Based in Chicago, the John D. and Catherine T. MacArthur Foundation gives more than $200 million a year to causes around the globe, out of investment income earned by its $4 billion fund.

The foundation's president, Jonathan Fanton, along with board member Lloyd Axworthy, sat down last weekend with representatives from several organizations and the Nunavut government at a bed and breakfast hotel in Iqaluit.

Sheila Watt-Cloutier, the president of the Inuit Circumpolar Conference, said she's been talking to Axworthy for more than a year about getting the MacArthur Foundation more involved in Nunavut.

She said the foundation has a strong interest in the environment, sustainable development and human rights, which matches the ICC's recent efforts aimed at showing how global warming affects the human rights of Inuit.

"The Arctic is a global barometer right now," Watt-Cloutier said.

Other Inuit leaders included Ben Kovic of the Nunavut Wildlife Management Board, Joanasie Akumalik of Nunavut Tunngavik Inc., and Meeka Mike and Pitseolak Alainga of the Iqaluit hunters and trappers organization.

"We had a really good group of people to meet with, a good cross-section," said Education Minister Ed Picco, who represented the Nunavut government, along with Economic Development Minister David Simailak.

Axworthy, a once-powerful Liberal cabinet minister, is no stranger to Nunavut. As Canada's foreign affairs minister, he presided over the creation of the eight-nation Arctic Council at its founding meeting in Iqaluit in 1998. Travelling with him was David Anderson, the Liberal MP for Victoria who served as environment minister in the last government.

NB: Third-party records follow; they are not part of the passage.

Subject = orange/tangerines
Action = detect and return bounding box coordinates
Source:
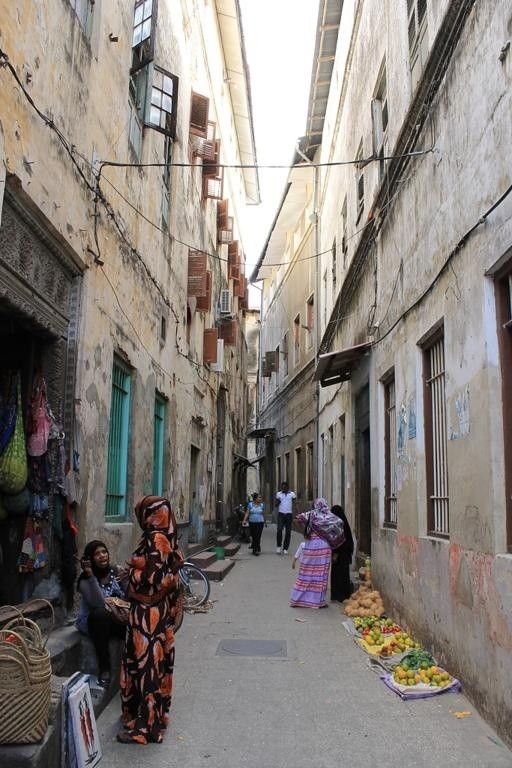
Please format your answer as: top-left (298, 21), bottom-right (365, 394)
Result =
top-left (353, 614), bottom-right (451, 689)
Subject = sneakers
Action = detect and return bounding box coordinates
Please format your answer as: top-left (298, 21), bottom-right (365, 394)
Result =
top-left (253, 549), bottom-right (259, 556)
top-left (248, 544), bottom-right (254, 549)
top-left (283, 549), bottom-right (288, 555)
top-left (276, 546), bottom-right (281, 554)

Picco said the group talked about a wide range of subjects, including global warming, climate change, education, co-management systems for protecting the environment, sustainable development, Inuit hunting, and problems created by the U.S. Marine Mammals Protection Act.

It's still too early to say what the MacArthur Foundation will be willing to support, and how much money they'll be willing to give to Nunavut interests.

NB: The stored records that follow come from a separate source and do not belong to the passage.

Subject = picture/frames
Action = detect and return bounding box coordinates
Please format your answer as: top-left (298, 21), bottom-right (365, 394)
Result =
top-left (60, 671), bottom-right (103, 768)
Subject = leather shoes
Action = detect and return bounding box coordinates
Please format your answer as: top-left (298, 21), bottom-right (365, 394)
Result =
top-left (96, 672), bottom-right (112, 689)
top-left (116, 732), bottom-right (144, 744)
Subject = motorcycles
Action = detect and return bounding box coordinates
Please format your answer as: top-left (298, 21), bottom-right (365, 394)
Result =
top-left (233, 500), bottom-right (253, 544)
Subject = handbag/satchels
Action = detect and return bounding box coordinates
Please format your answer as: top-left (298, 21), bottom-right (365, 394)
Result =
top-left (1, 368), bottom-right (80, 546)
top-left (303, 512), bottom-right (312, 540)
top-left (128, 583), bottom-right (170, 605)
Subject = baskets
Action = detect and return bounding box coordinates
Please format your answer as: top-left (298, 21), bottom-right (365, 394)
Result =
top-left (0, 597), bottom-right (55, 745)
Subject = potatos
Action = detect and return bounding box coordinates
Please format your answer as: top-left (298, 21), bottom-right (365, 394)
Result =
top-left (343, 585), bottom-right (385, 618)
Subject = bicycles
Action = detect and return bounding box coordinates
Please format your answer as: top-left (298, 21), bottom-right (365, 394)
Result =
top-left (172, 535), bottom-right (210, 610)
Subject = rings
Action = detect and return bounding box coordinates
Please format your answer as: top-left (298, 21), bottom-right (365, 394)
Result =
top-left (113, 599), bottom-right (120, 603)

But Picco said it was important to avoid the fiasco that occurred back in 2000 when representatives of the multi-billion-dollar Bill and Melinda Gates Foundation came to Nunavut to talk about giving money and free computers to the library system - and no one in Nunavut wanted to talk to them.

"We stepped up to the plate, but no one came," said a Gates Foundation spokesperson in the summer of 2000. Eventually, though, the Gates organization provided Nunavut with a $486,000 grant after education officials scrambled to undo their initial blunder.

But this time, Nunavut officials were ready to accommodate the visiting philanthropists.

"You're trying to make the case for Nunavut, to try to gain some advocacy. When these guys come in, you want to make sure you put your best foot forward, and I think we did that," Picco said.

You can find more information about the MacArthur at www.macfdn.org.